Fri, Dec 6, 2002 01:48 PM PDT
by Kate O'Hare
Zap2it
Allison
Mack, who plays high-school investigative journalist Chloe Sullivan on The WB's
Tuesday hit "Smallville," doesn't
get recognized much out on the street -- except when she's with co-star Kristen
Kreuk, who plays Lana, the unreachable secret love of teen Superman Clark Kent
(Tom Welling).
As rain patters on the roof of her trailer near the show's sets in Vancouver,
Mack takes a break from filming and curls up on a leather couch. "They usually don't want to talk to me," Mack says. "They
want to talk to [Kristin]. Honestly, I'd rather have it that way."
"I don't dress like Chloe. I'm more of a wearing-black girl, much more Club Monaco-esque.
I don't wear makeup. I don't do my hair like this. I don't get it that bad, unless
I'm with her. They'll recognize her, and then they'll figure out who I am."
"She can't get rid of her features. It's what makes her so beautiful, makes her
stand out."
One fan comment, though, stands out in Mack's mind. "One of the girls that set
up my Web site, who's really cool, she didn't ask me questions about the show;
she just kept saying, 'You're such a cool character, such a great character.
She speaks for such a great female generation.'"
"That's one of the best compliments I could have gotten, because I don't think
there are many young role models for women out there. I'm not saying I'm a role
model or putting myself on that pedestal, but [Chloe] is a very intelligent young
woman, and that's a cool thing."
While Mack would like to see Chloe have a new hairdo -- including strawberry blonde streaks, although she's not holding her breath on this one -- she is happy about one thing that neither The WB nor the show's producers have asked her to change.
"One thing that I really like about Chloe," she says, "and it's a major issue
for me that I want to become more involved with, is that she's not a stick. I'm
not. I'm in good shape because I work hard, but I'm not a twig like the rest
of the girls on television, and that's very cool."

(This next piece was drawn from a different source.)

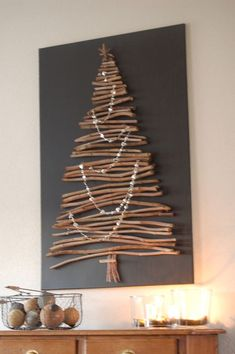 Looking for Christmas decoration for small space. Then you should definetly put up a wall Christmas Tree. Here are best DIY Wall Christmas tree ideas. Wooden Christmas Trees, Rustic Christmas, Christmas Home, Stick Christmas Tree, Christmas Tree Canvas, Christmas Stairs, Christmas Tree Painting, Holiday Tree, Christmas Projects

"They're playing her as an attractive, sexy young woman that has a body that's
normal and attainable. No one's talking about it [at the network or the studio].
I've only gotten compliments, and that makes me happy, because there are too
many eating disorders out there."
While Mack acknowledges that a lot of pressure comes from TV producers and executives,
she also thinks much of it is self-imposed. "Actresses do it to themselves. They
think they need to be thin, and they're never thin enough, because when you're
on camera, you look bigger than you actually are. Part of it is the actresses."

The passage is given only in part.